Building and Operating a Pretty Big Storage System Called S3 (Blog)

This article is a guest post by Andy Warfield, VP and Distinguished Engineer at Amazon S3, based on his keynote at USENIX FAST '23. Warfield shares insights from six years working on S3, describing how the experience forced him to think about computer systems in broader terms than ever before—from hard disk mechanics and firmware at one end to customer-facing APIs and performance at the other.

S3 is effectively a living, breathing organism rather than just software. The system encompasses not just hundreds of microservices but also all the people who design, build, deploy, and operate that code. Warfield emphasizes that "the system" includes software, hardware, and people all evolving together continuously. This perspective shift was crucial for understanding how to operate a service where customers aren't buying software but buying a continuously available, predictably fantastic experience.
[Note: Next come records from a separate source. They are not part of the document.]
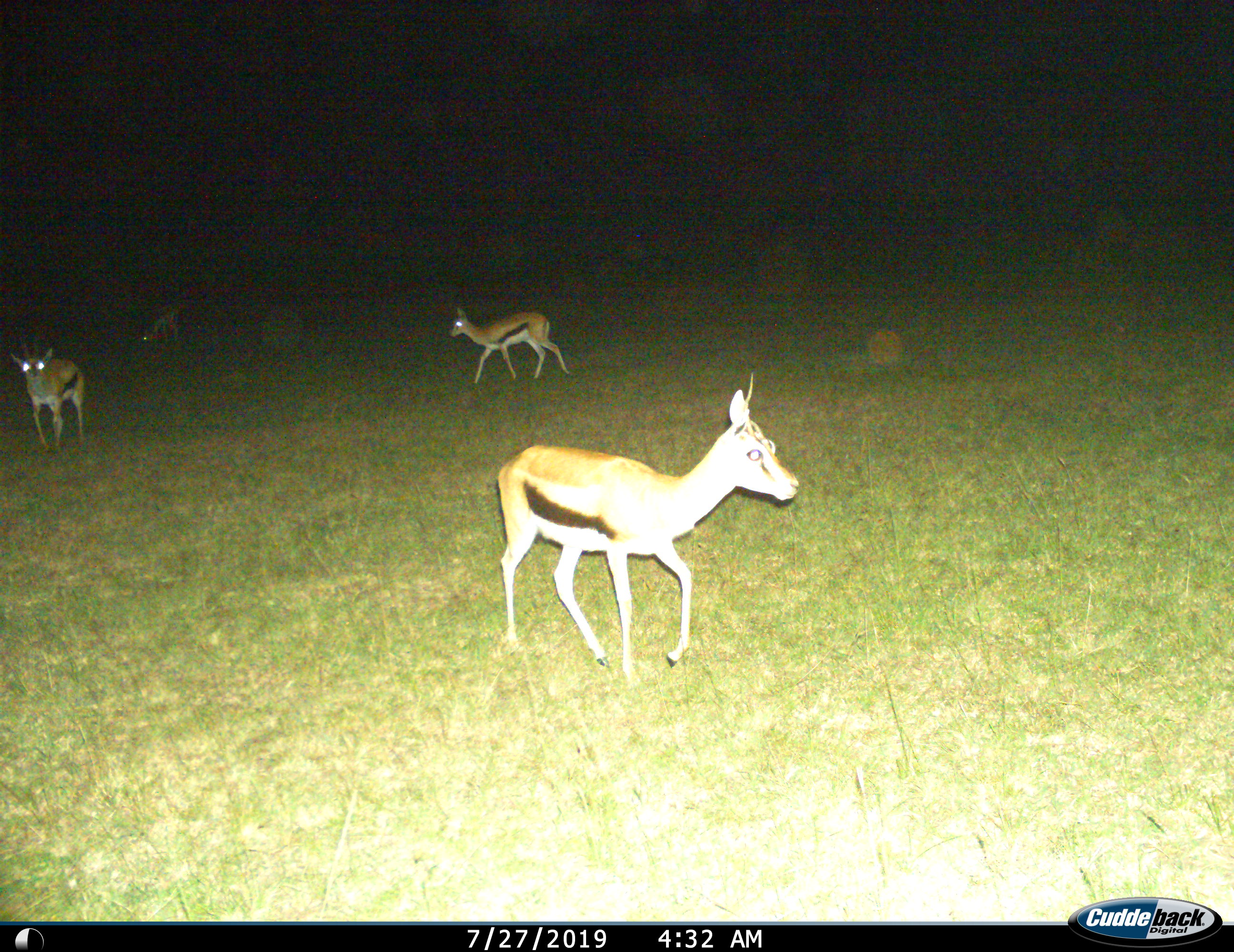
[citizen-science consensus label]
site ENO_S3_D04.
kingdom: Animalia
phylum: Chordata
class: Mammalia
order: Artiodactyla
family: Bovidae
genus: Eudorcas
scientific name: Eudorcas thomsonii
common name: thomson's gazelle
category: gazellethomsons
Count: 4.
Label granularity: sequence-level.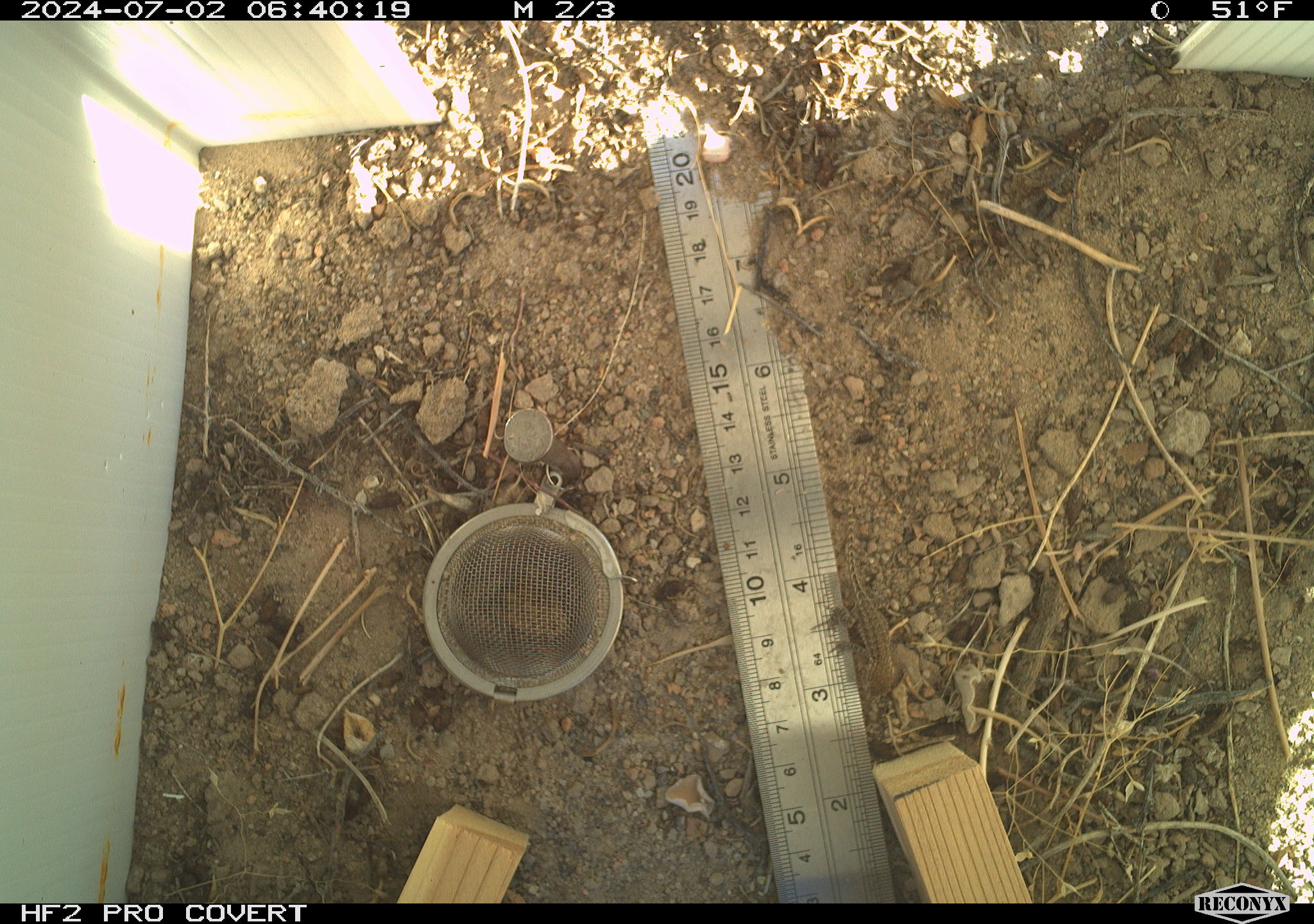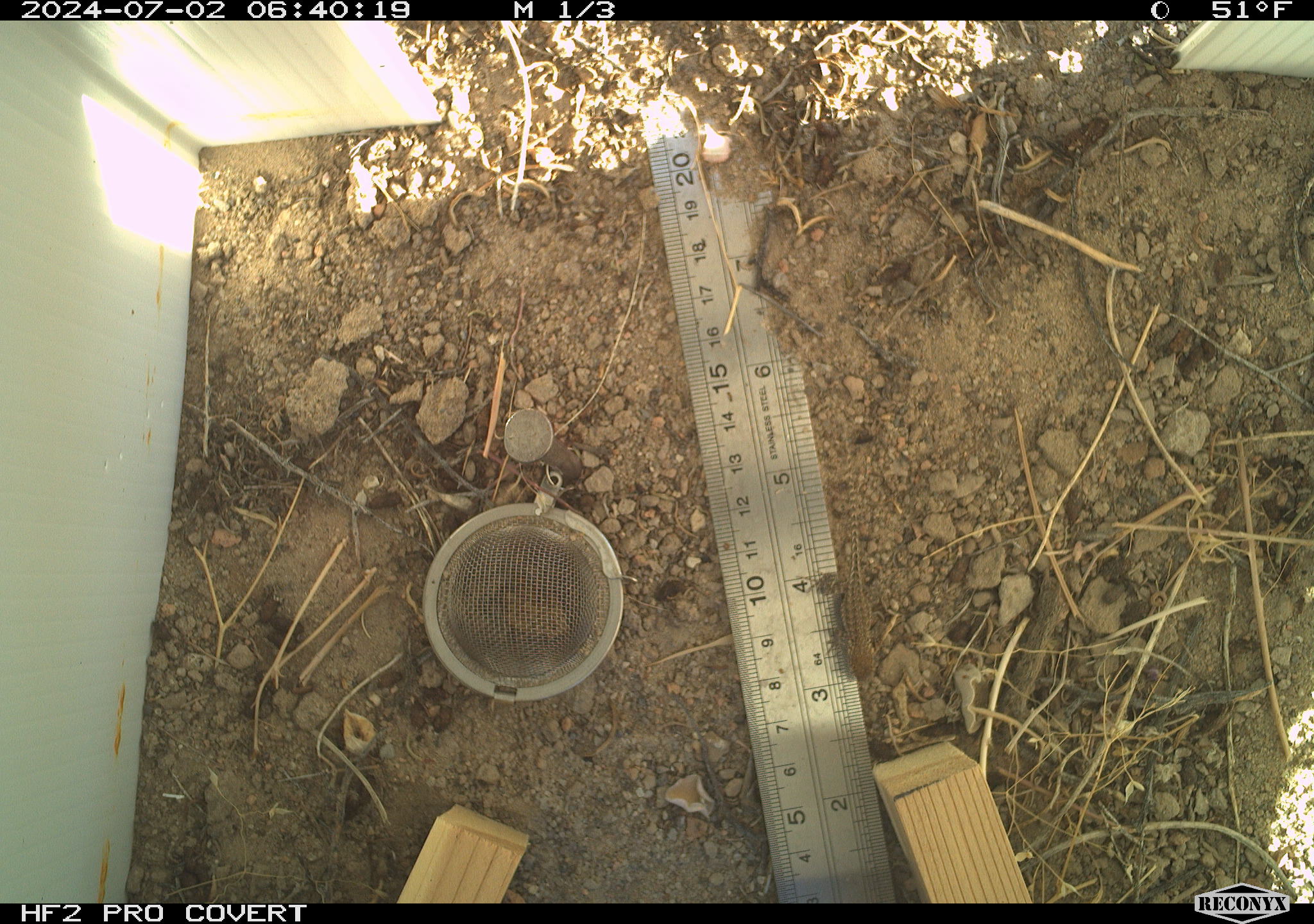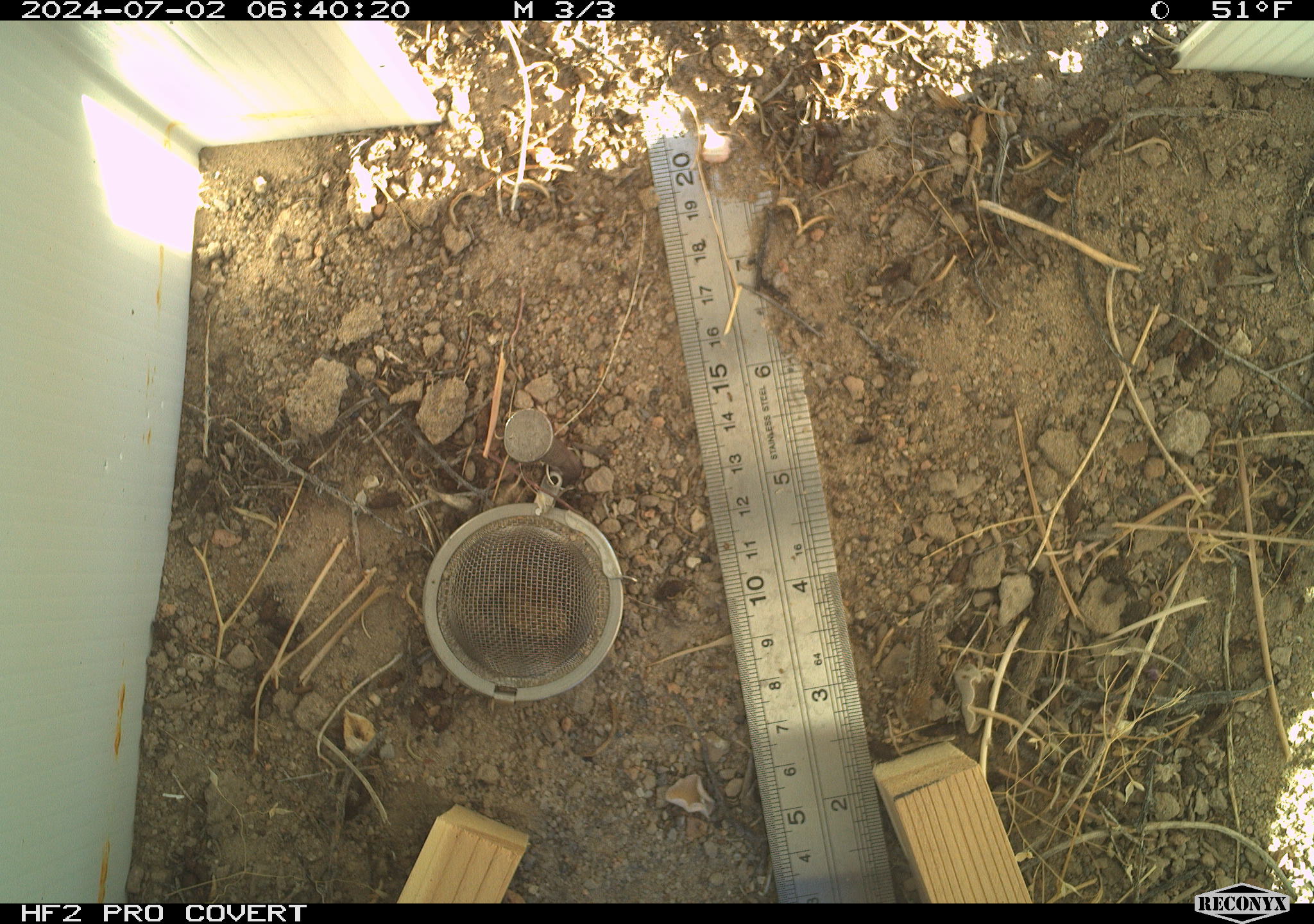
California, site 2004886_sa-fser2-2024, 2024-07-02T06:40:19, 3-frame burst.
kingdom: Animalia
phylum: Chordata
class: Reptilia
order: Squamata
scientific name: Squamata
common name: lizards and snakes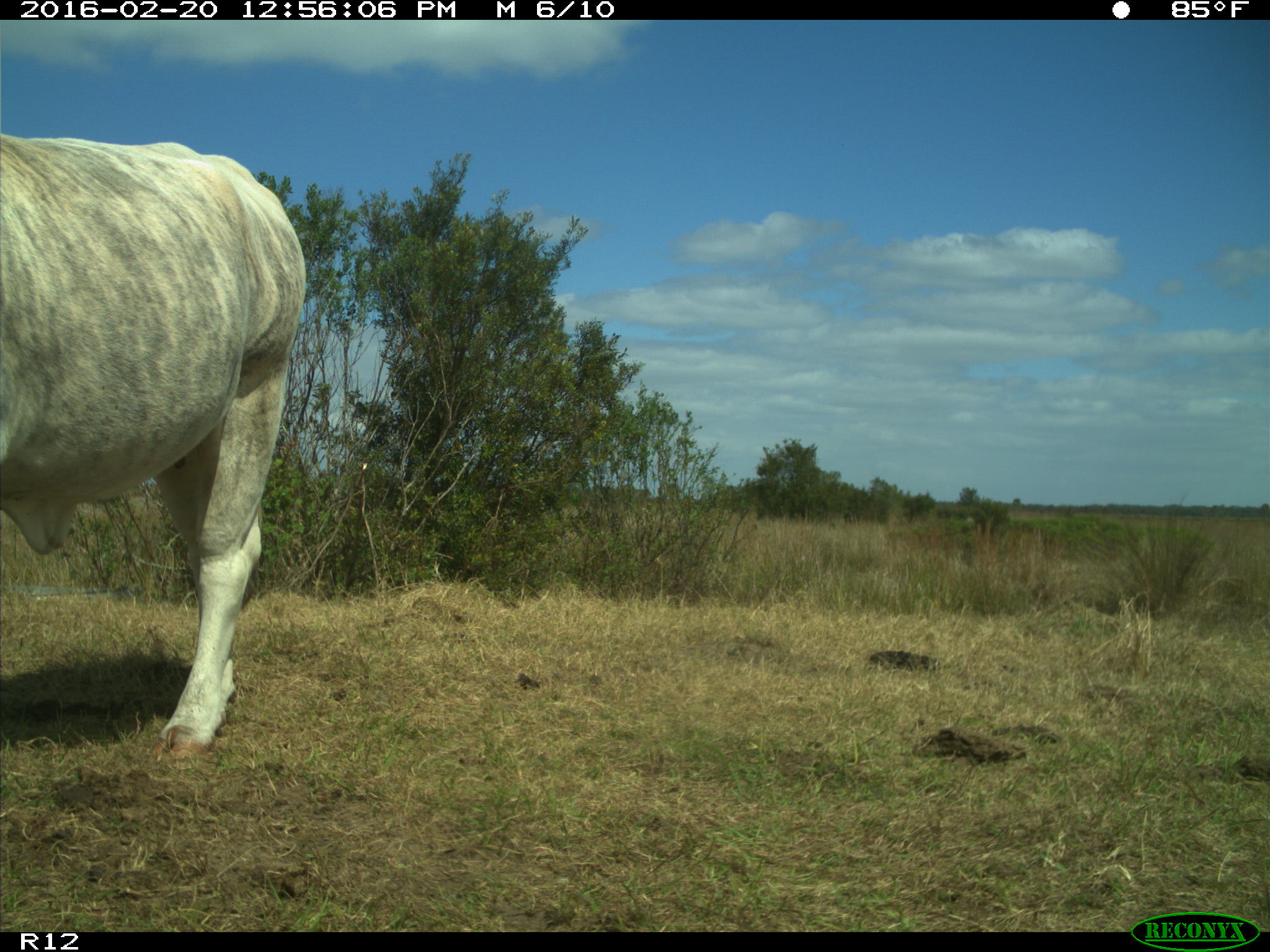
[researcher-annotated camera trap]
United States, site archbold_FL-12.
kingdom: Animalia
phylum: Chordata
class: Mammalia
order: Artiodactyla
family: Bovidae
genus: Bos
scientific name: Bos taurus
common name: domestic cow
Bos taurus (domestic cow).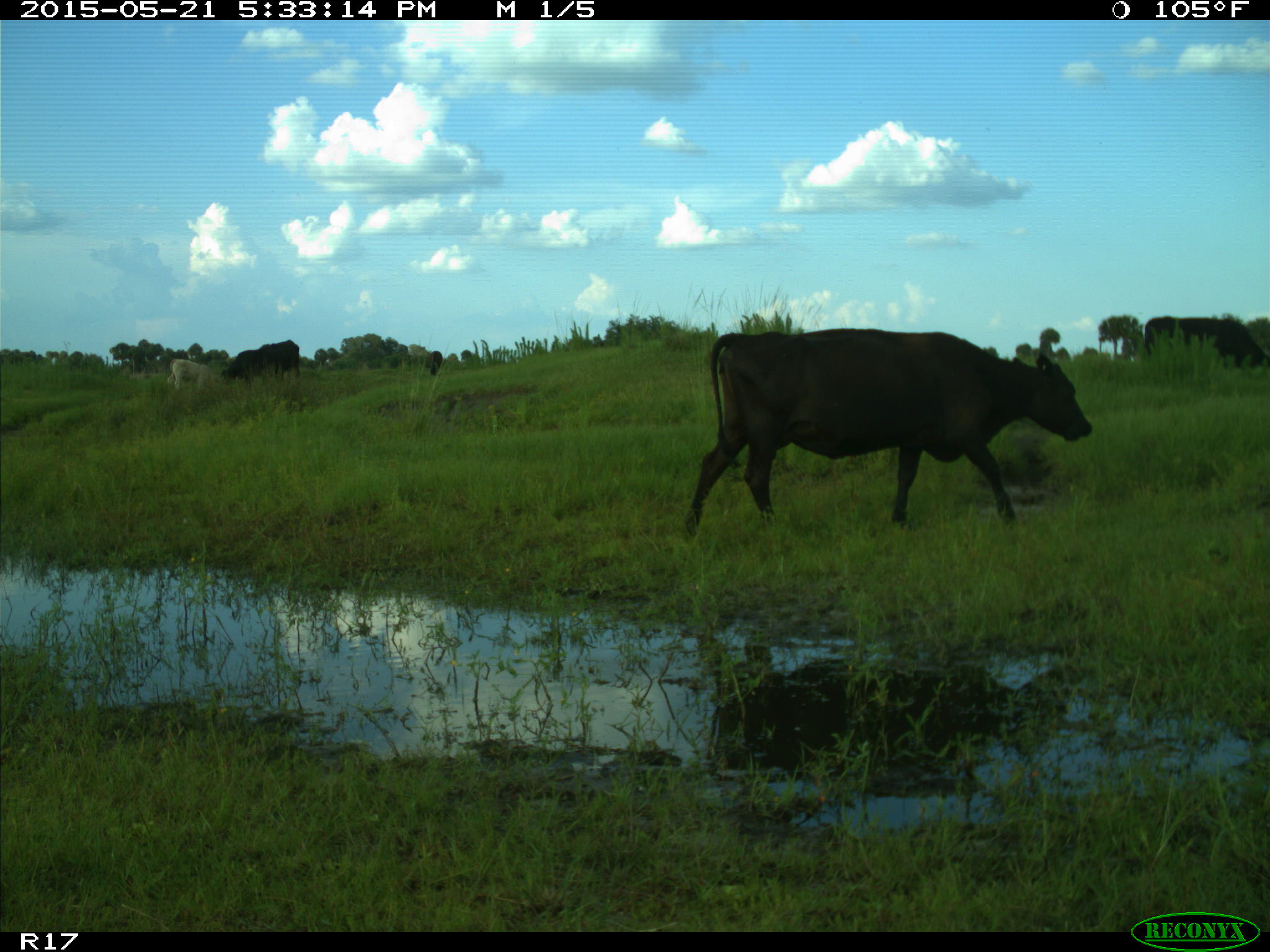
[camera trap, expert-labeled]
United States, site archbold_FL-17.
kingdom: Animalia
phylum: Chordata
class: Mammalia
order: Artiodactyla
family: Bovidae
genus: Bos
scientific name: Bos taurus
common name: domestic cow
Bos taurus (domestic cow).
One of the most fascinating technical challenges discussed is "heat management"—balancing I/O demand across millions of hard drives. As HDD capacity has grown 7.2 million times since the first commercial drive in 1956 while seek times have only improved 150x, the tension between capacity and performance drives S3's architecture. The article describes how aggregating millions of workloads creates a smoothing effect where individual request bursts become decorrelated, allowing the system to handle enormous peak loads that would be impossible for individual customers to build themselves.

Beyond technical scale, Warfield explores human and organizational factors. He describes "durability reviews" as a critical process where engineers think creatively about what could go wrong with changes affecting data durability. The team also adopted lightweight formal verification using Rust for their ShardStore storage layer, creating executable specifications that are 1% the size of the real system but allow testing at impractical speeds. These approaches demonstrate how treating the organization as part of the system enables innovation in how teams build and operate.

The article concludes with reflections on "ownership" as a core Amazon principle. Warfield discovered that success at Amazon scale meant focusing on articulating problems rather than dispensing solutions, and helping engineers truly own their work. This lesson, learned through both successes and failures in academia and startups, proved essential for scaling himself as an engineer by making other engineers and teams successful.

Key Concepts

Heat Management: The challenge of balancing I/O demand across millions of hard drives to prevent hotspots and tail latency in large-scale storage systems.
Workload Aggregation: The phenomenon where aggregating millions of bursty workloads creates smooth, predictable aggregate demand that no individual workload can significantly influence.
Erasure Coding: A data protection technique (like Reed-Solomon) that splits objects into identity and parity shards, reducing capacity overhead while surviving failures.
Durability Reviews: A human process where engineers model threats to data durability and evaluate countermeasures, encouraging creative critical thinking about risks.
Lightweight Formal Verification: Using simplified executable models (1% the size of real systems) and property-based testing to verify storage system correctness.
ShardStore: The rewritten bottom layer of S3's storage stack, implemented in Rust with type safety extended to on-disk structures.
Ownership Culture: The Amazon principle where teams own their services completely—from API contracts to 3 AM incident response—enabling both accountability and empowerment.
Scale-Induced Smoothing: At sufficient scale, individual workload bursts become decorrelated and aggregate demand becomes highly predictable.
Living System: The concept that S3 is not just software but a continuously evolving ecosystem of software, hardware, people, and customer code.
Hard Drive Physics: Understanding that HDD capacity grows exponentially while seek times remain relatively flat, fundamentally shaping storage system design.